Unscented Transformation: Algorithm and Python Implementation

A Python implementation of the Unscented Transformation for estimating the mean and covariance of nonlinearly transformed random variables using sigma points.

What is the Unscented Transformation?

The Unscented Transformation (UT) is a method for estimating the mean $\bar{y}$ and covariance $P_y$ of a random variable $y = f(x)$, where $x$ is transformed by a nonlinear function $f$, given the known mean $\bar{x}$ and covariance $P_x$ of $x$.

One approach is to estimate these quantities using Monte Carlo sampling:

$$ \bar{y}\simeq\frac{1}{N}\sum_{i=1}^Nf(x_i) $$

$$ P_y \simeq \frac{1}{N}\sum_{i=1}^N(f(x_i)-\bar{y})(f(x_i)-\bar{y})^T $$

However, this requires a very large number of samples $N$ for accurate estimation, making it computationally expensive.

The UT solves this problem by using a small set of carefully chosen representative points (sigma points) to efficiently and accurately estimate the statistical properties of the transformed variable – without any linear approximation.
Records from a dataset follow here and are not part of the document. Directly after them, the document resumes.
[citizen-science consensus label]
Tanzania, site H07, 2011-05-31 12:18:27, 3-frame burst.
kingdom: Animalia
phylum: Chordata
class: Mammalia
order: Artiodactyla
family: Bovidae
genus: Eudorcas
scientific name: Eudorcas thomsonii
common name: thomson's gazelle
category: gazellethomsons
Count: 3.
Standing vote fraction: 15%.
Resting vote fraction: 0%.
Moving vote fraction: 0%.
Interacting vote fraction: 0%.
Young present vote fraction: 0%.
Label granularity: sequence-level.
This retains the benefits of Monte Carlo methods (handling nonlinearity) while drastically reducing computational cost.

Reference: What is UKF (Unscented Kalman Filter)?


Python Implementation

Here we consider transforming a 2-dimensional input $X=(X_1, X_2)$ to a 1-dimensional output $Y=f(X)=X_1 \cdot X_2$.
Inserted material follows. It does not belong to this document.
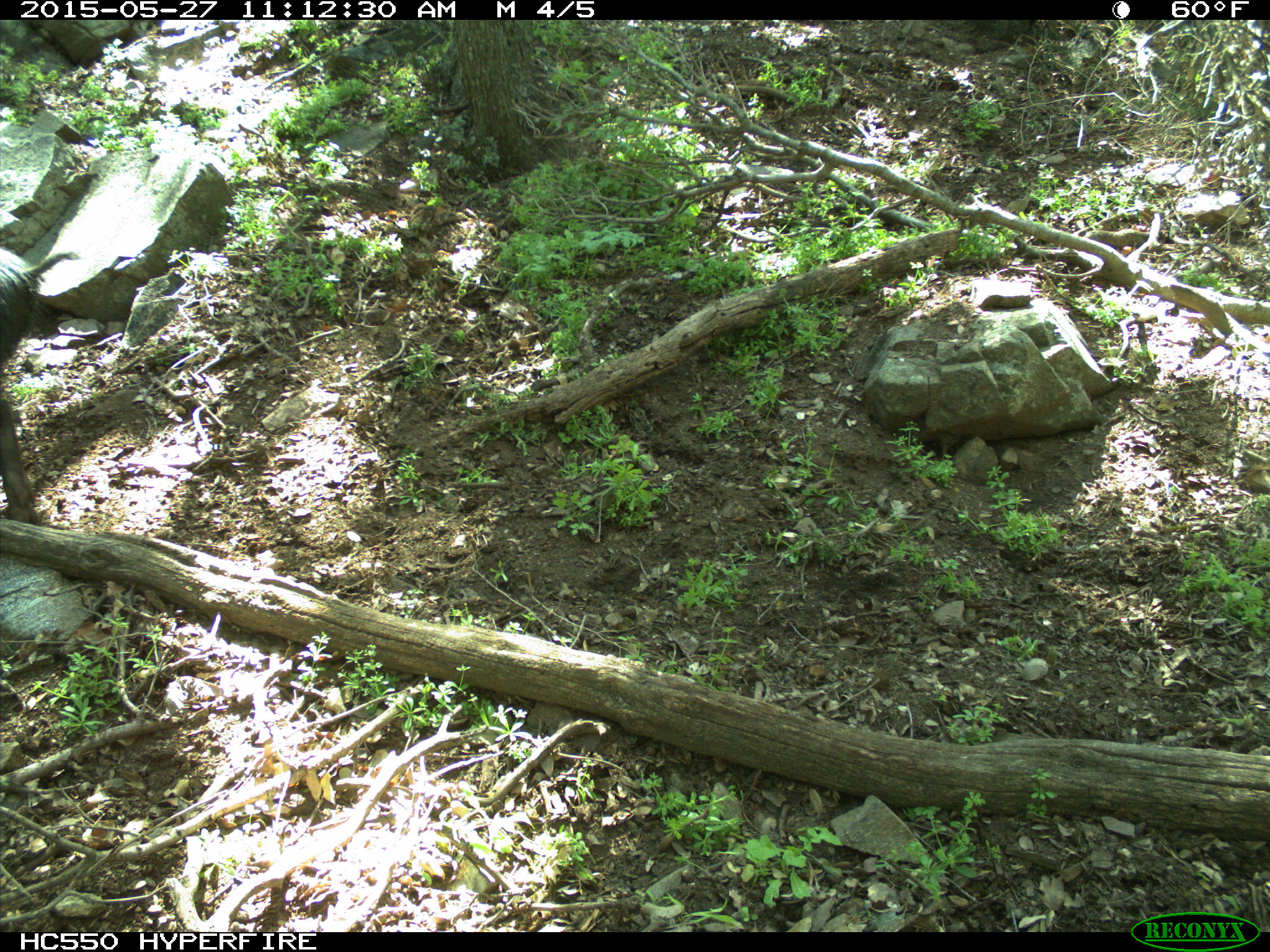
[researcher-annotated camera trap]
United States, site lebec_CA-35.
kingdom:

1. Input Random Variable Setup

Define the mean vector $\bar{x}$ and covariance matrix $P_x$ of the input $X$.

$$ \bar{x} = [E[X_1], E[X_2]] $$ $$ P_x = \begin{pmatrix} \text{Var}[X_1] & \text{Cov}[X_1, X_2] \ \text{Cov}[X_2, X_1] & \text{Var}[X_2] \end{pmatrix} $$

As an example, assume $X_1$ has mean 0 and variance 1, and $X_2$ has mean 1 and variance 4, with covariance 2.

import matplotlib.pyplot as plt
import numpy as np
import random
import math
import scipy.linalg

# Dimension of input x
n = 2
# Dimension of output y
m = 1

# Mean vector and covariance matrix of x
x_mean = np.array([0.0, 1.0])
x_P = np.array([[1.0, 2.0], [2.0, 4.0]])

print(f"Input x mean: {x_mean}")
print(f"Input x covariance matrix:\n{x_P}")
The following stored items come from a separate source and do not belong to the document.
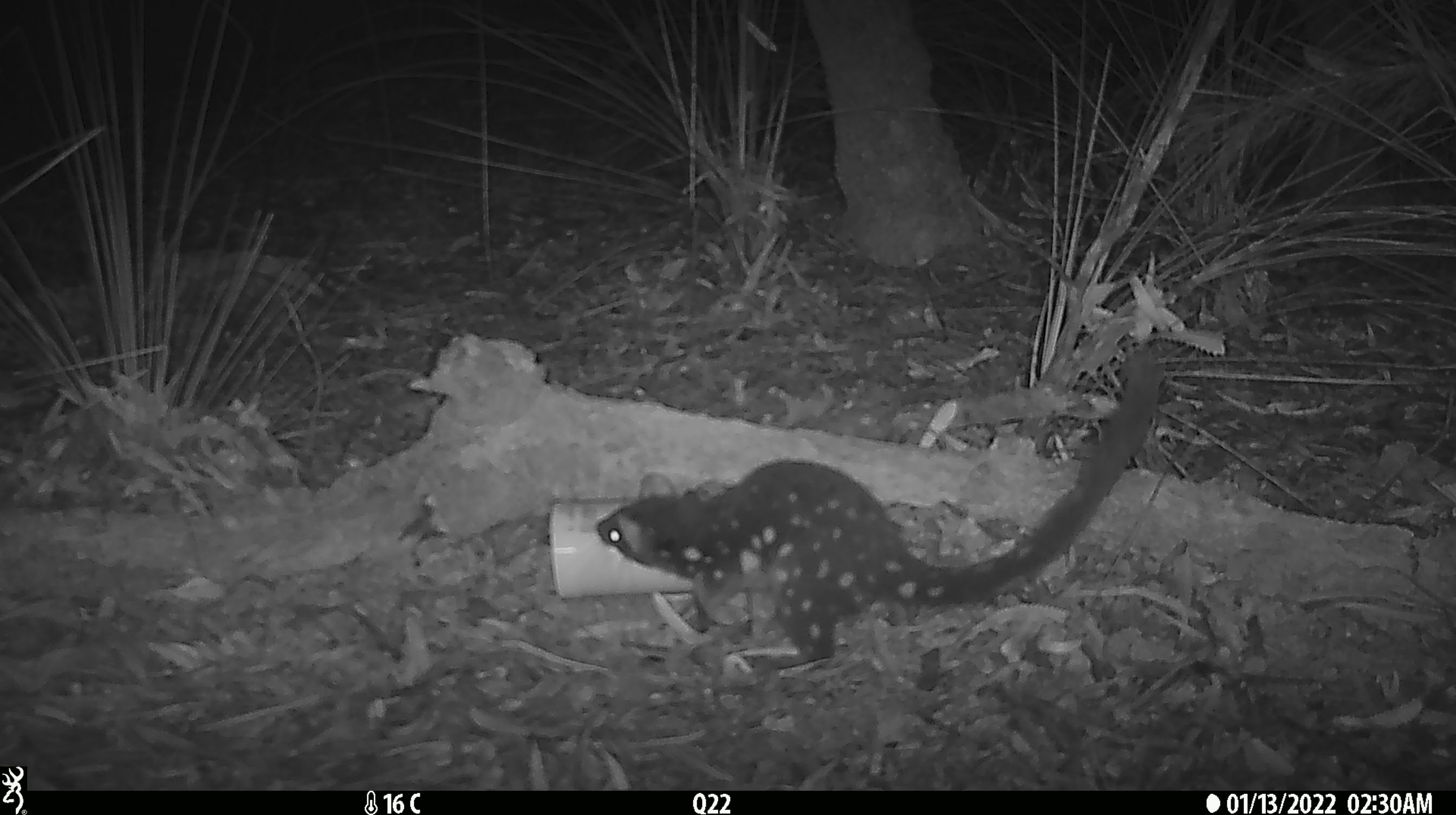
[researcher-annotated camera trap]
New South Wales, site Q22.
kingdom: Animalia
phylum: Chordata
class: Mammalia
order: Dasyuromorphia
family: Dasyuridae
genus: Dasyurus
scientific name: Dasyurus maculatus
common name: spotted-tailed quoll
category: quoll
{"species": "quoll (spotted-tailed quoll) (Dasyurus maculatus)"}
# Nonlinear transformation f(x) = x[0] * x[1]
def f(x):
  return np.array([x[0] * x[1]])

2. Sigma Point Calculation

Sigma points are carefully chosen representative points that accurately capture the mean and covariance of the input random variable $x$. They are computed using the following formulas:

$$ \sigma_0 = \bar{x} \tag{1} $$ $$ \sigma_i = \bar{x} + (\sqrt{(n+\lambda)P_x})_i \quad \text{for } i=1, \dots, n \tag{2} $$ $$ \sigma_i = \bar{x} - (\sqrt{(n+\lambda)P_x})_i \quad \text{for } i=n+1, \dots, 2n \tag{3} $$

Here, $ (\sqrt{(n+\lambda)P_x})_i $ represents the $i$-th column of the matrix square root (e.g., via Cholesky decomposition).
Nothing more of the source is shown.